→ CONSIGNE DE L'EXERCICE: Continuez le texte ci-dessous sur Yoann Bourgeois et sa compagnie, en reprenant juste après sa dernière phrase.

→ EXTRAIT DU TEXTE:
--------------------------------
Yoann Bourgeois Art Company

Yoann Bourgeois Art Company

Yoann Bourgeois est un artiste internationalement reconnu qui s’attache depuis toujours à décloisonner les approches et les espaces artistiques.
Sa recherche singulière, s’incarne dans les dispositifs physiques amplifiant des phénomènes, qui lui permettent d’investir des espaces extraordinairement variés et de proposer des variations infinies. Cette constellation est une recherche de vie, un processus de création permanente qu’il nomme : « tentatives d’approche d’un point de suspension ».
Il crée sa compagnie en 2010, après avoir joué avec des chorégraphes de renom. Directeur du CCN2 de Grenoble de 2016 à 2022, il devient ainsi le premier artiste de cirque à diriger une institution nationale dédiée à l’art chorégraphique. 
Il poursuit aujourd’hui son développement artistique par des créations, des collaborations et des ateliers à travers le monde,
Engagé dans un art vivant, radicalement pluridisciplinaire et innovant, il envisage la création artistique autour d’un « art situé » : un art attentif à son environnement, à son énergie et ses spécificités.      

LES TENTATIVES D’APPROCHES D’UN POINT DE SUSPENSION
Un laboratoire d’écriture
C’est parce que je venais d’atteindre l’âge où l’on peut, sérieusement et quel que soit le cours des événements, anticiper les grands traits de notre vie à venir et parler de ses jours futurs avec cet air de passé, que je me mis à élaborer un programme. Cet âge n’était pas un seuil objectif, ni une réalité temporelle : cet âge était la conscience de quelque chose. Quel que soit le nombre de jours qu’il restait, et même selon les plus audacieux pronostics, ce serait trop court.
--------------------------------
→ DONNÉES FOURNIES:
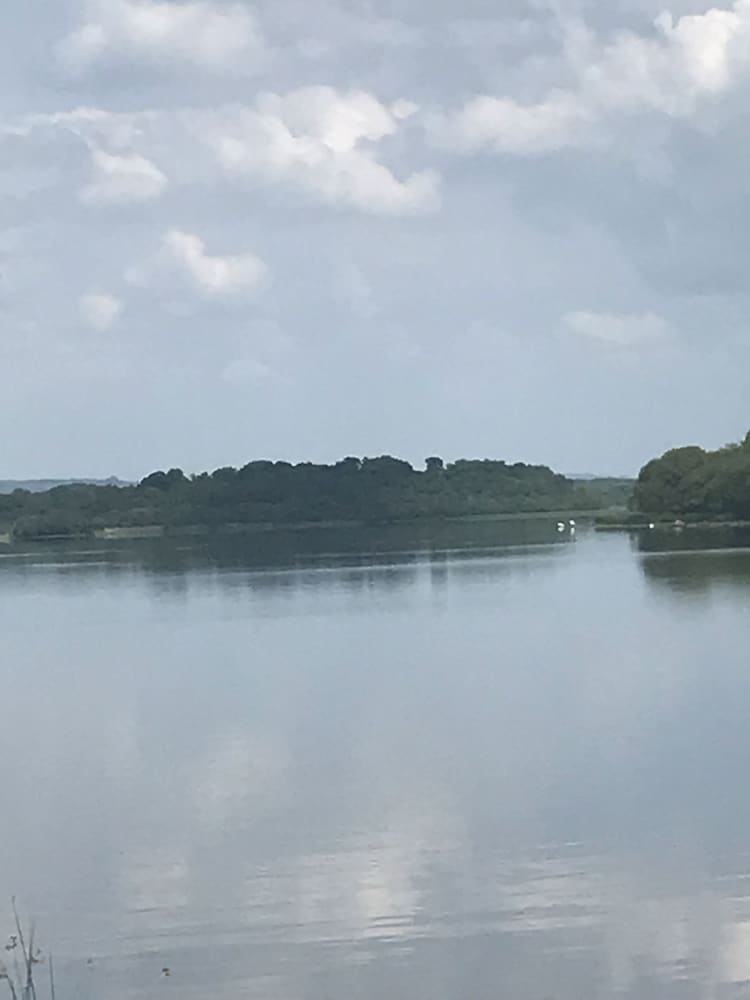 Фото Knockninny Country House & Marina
--------------------------------
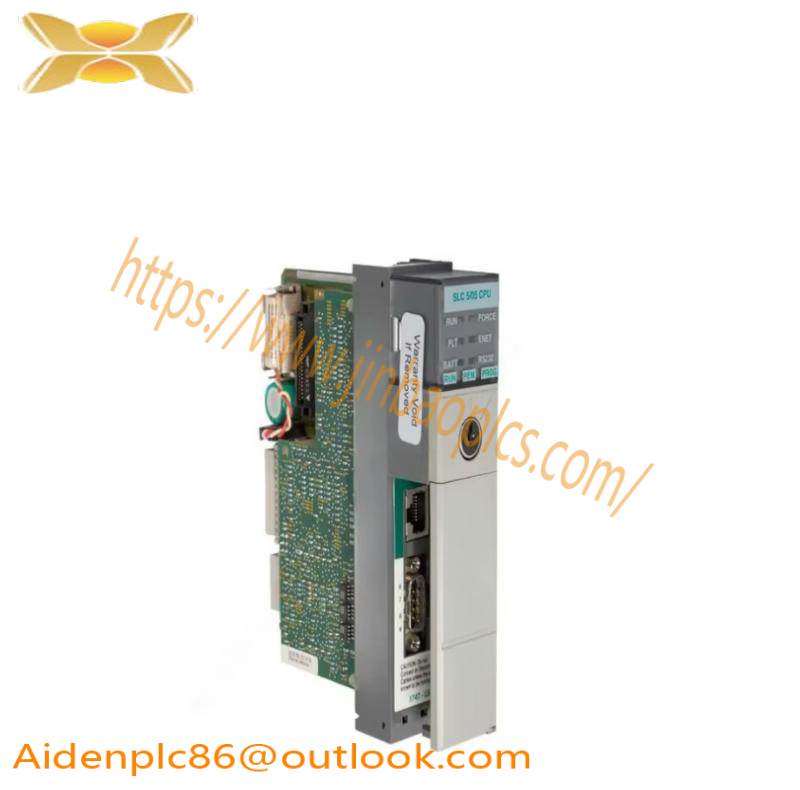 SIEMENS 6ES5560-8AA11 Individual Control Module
--------------------------------
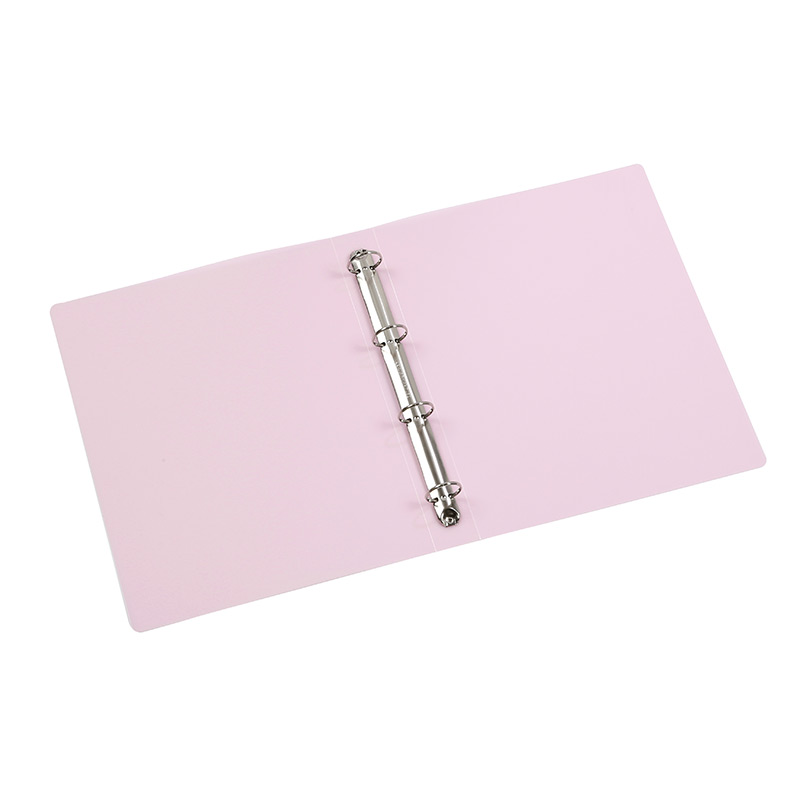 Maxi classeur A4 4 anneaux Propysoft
--------------------------------
→ RÉPONSE À L'EXERCICE:
Mon programme consistait à désamorcer le temps. Bien sûr, c’était impossible en soi. Mais il existait des méthodes d’approches. Ce serait simple et définitif. Une seule phrase suffirait pour dire cela : «Tentatives d’approches d’un point de suspension»
Quelque chose comme un désir d’œuvre donc, avec ses motifs (chaises, escaliers, sols…), ses variations et ses forces (la gravité, l’équilibre, l’inertie…). Avec cette persévérance pour approcher le présent qui échappe toujours. Et cette conviction qu’un travail prend toute sa consistance dans le temps. 
C’est donc d’un processus qu’il s’agit, partagé au long court par une équipe engagée. 

Numéro…
Ce format si spécifique, que l’on croyait tombé en désuétude, revendiqué par un cirque dit «traditionnel», délaissé par un cirque dit «nouveau», serait-il anachronique ? J’ai choisi de réinvestir cette forme, dont la singulière économie présente de nombreuses spécificités. 
Le numéro est la forme courte par excellence. On a souvent mentionné une durée qui avoisinerait 8 minutes, mais cela ne veut rien dire. Le numéro est un condensé. C’est la réduction maximale d’une forme qui atteint sa plus grande intensité. En cuisine, le principe de décoction pourrait lui ressembler. 
Il y a, au bout de ce processus de simplification d’usure par extraction, un rêve d’absolu : un numéro doit tenir debout tout seul. Sans l’échafaudage culturel, dans tous les contextes. Un numéro doit pouvoir durer. Malgré la vie qui passe sur les corps, et la vieillesse qui immanquablement vient, le numéro existera tout au long d’une vie. Un numéro réussi devra pouvoir jouer partout, tout le temps.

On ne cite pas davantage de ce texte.